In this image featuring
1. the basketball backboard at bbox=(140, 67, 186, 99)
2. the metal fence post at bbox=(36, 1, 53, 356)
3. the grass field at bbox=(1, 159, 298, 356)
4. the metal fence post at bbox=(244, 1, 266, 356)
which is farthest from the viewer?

------

Copy the records above word for word, keeping every line as it appears.

In this image featuring
1. the basketball backboard at bbox=(140, 67, 186, 99)
2. the metal fence post at bbox=(36, 1, 53, 356)
3. the grass field at bbox=(1, 159, 298, 356)
4. the metal fence post at bbox=(244, 1, 266, 356)
which is farthest from the viewer?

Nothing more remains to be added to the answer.